(Data drawn from a collection)

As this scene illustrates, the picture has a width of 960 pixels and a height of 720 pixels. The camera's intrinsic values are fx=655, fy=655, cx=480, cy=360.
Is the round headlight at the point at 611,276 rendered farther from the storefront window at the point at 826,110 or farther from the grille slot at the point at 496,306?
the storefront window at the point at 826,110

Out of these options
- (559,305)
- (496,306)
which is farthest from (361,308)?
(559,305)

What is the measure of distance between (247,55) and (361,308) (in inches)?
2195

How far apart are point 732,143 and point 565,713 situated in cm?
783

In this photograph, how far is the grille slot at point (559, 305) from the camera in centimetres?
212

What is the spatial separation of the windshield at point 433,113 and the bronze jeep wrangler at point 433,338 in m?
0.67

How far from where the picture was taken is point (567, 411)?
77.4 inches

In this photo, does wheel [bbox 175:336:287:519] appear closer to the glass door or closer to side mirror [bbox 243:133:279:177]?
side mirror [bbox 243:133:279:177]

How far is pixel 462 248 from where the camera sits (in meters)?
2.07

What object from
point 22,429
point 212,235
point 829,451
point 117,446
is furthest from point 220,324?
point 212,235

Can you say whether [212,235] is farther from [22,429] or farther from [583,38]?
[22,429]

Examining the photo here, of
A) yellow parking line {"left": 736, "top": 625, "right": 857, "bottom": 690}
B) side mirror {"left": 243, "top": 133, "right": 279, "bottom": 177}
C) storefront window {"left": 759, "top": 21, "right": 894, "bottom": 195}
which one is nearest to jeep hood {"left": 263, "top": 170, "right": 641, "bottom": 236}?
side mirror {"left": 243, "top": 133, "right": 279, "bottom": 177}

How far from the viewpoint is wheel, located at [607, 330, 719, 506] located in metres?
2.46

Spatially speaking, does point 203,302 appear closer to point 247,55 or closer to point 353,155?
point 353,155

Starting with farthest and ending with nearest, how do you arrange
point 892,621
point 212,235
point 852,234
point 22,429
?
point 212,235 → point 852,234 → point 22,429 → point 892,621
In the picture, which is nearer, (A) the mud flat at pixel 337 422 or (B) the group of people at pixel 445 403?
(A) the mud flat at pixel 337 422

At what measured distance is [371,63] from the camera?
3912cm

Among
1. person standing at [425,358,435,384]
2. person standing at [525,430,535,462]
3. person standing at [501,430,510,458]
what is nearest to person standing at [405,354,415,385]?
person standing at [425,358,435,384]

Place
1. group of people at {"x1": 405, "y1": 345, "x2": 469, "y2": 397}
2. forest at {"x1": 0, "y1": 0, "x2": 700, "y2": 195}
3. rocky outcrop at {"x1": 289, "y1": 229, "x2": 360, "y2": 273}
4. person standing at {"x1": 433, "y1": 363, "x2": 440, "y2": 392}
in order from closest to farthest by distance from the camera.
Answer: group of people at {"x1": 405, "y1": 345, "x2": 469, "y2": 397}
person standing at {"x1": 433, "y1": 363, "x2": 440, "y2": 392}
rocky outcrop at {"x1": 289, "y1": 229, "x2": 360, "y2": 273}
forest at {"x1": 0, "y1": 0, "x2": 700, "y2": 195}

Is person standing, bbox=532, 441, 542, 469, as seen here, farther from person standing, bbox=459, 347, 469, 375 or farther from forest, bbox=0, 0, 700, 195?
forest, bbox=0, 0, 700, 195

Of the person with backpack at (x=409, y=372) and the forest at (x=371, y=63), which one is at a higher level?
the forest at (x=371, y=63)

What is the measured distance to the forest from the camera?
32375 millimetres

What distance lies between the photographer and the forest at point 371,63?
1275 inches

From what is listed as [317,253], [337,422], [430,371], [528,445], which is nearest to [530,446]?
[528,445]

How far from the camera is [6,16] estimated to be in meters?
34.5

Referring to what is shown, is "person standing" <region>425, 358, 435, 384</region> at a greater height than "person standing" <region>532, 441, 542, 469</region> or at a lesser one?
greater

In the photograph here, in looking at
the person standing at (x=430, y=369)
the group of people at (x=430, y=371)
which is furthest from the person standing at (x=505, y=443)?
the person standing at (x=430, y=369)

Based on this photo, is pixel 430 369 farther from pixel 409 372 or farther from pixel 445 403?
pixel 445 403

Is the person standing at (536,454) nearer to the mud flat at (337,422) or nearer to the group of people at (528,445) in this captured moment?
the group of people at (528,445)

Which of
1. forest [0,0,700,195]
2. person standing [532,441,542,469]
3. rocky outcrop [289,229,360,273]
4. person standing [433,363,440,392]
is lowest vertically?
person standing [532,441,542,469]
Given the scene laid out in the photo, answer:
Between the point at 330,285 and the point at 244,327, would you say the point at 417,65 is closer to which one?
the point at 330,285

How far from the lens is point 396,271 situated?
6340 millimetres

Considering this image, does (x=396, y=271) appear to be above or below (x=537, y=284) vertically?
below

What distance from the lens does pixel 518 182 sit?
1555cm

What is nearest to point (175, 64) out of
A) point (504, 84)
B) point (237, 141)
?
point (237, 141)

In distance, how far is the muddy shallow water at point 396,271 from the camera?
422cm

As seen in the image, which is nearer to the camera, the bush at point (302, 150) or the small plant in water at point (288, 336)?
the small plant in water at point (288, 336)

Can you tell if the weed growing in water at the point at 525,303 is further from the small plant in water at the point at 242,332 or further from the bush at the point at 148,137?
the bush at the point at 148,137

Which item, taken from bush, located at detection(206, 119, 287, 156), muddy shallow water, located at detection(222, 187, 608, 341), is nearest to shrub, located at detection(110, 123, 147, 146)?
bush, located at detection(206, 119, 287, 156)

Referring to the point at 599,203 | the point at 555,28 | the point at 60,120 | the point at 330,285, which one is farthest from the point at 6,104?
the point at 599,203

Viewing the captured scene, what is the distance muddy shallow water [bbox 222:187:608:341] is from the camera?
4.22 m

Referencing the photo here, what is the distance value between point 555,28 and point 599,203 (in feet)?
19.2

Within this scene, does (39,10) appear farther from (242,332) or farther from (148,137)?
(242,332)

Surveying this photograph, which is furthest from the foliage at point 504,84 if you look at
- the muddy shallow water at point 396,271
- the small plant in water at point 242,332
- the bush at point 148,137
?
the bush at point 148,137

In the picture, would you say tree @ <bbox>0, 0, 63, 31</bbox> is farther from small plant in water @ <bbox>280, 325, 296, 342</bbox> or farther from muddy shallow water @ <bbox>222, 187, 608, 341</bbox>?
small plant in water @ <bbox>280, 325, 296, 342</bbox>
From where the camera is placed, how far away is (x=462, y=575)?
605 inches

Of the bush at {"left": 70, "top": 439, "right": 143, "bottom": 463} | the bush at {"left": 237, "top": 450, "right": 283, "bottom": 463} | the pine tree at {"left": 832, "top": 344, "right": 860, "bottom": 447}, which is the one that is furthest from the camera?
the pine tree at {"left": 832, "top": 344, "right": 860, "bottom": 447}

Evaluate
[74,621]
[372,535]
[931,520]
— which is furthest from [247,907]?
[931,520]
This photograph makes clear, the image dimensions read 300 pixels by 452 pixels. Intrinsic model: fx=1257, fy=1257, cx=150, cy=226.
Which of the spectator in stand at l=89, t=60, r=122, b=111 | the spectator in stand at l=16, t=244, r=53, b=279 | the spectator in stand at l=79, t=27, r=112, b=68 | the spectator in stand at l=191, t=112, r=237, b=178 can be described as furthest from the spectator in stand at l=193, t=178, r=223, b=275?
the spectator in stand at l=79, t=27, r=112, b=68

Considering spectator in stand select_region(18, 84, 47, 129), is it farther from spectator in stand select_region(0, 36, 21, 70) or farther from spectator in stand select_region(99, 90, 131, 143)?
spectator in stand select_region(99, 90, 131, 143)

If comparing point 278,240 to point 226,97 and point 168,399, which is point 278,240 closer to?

*WHAT IS BEING ASKED*. Extract the items above without changing a character, beginning at the line that contains "In the picture, would" and continuing through the final line of the items.

*EXERCISE OUTPUT*.
In the picture, would you say tree @ <bbox>0, 0, 63, 31</bbox> is farther from small plant in water @ <bbox>280, 325, 296, 342</bbox> or farther from muddy shallow water @ <bbox>222, 187, 608, 341</bbox>?
small plant in water @ <bbox>280, 325, 296, 342</bbox>
From where the camera is placed, how far away is (x=462, y=575)?
605 inches

Of the bush at {"left": 70, "top": 439, "right": 143, "bottom": 463} | the bush at {"left": 237, "top": 450, "right": 283, "bottom": 463} | the pine tree at {"left": 832, "top": 344, "right": 860, "bottom": 447}, which is the one that is furthest from the camera?
the pine tree at {"left": 832, "top": 344, "right": 860, "bottom": 447}

Evaluate
[74,621]
[372,535]
[931,520]
— which is furthest from [247,907]?
[931,520]
This photograph makes clear, the image dimensions read 300 pixels by 452 pixels. Intrinsic model: fx=1257, fy=1257, cx=150, cy=226.
Which of the spectator in stand at l=89, t=60, r=122, b=111 | the spectator in stand at l=16, t=244, r=53, b=279 | the spectator in stand at l=79, t=27, r=112, b=68 | the spectator in stand at l=191, t=112, r=237, b=178 can be described as furthest from the spectator in stand at l=193, t=178, r=223, b=275?
the spectator in stand at l=79, t=27, r=112, b=68

Considering spectator in stand select_region(18, 84, 47, 129), is it farther from spectator in stand select_region(0, 36, 21, 70) or farther from spectator in stand select_region(99, 90, 131, 143)?
spectator in stand select_region(99, 90, 131, 143)

If comparing point 278,240 to point 226,97 and point 168,399, which is point 278,240 closer to?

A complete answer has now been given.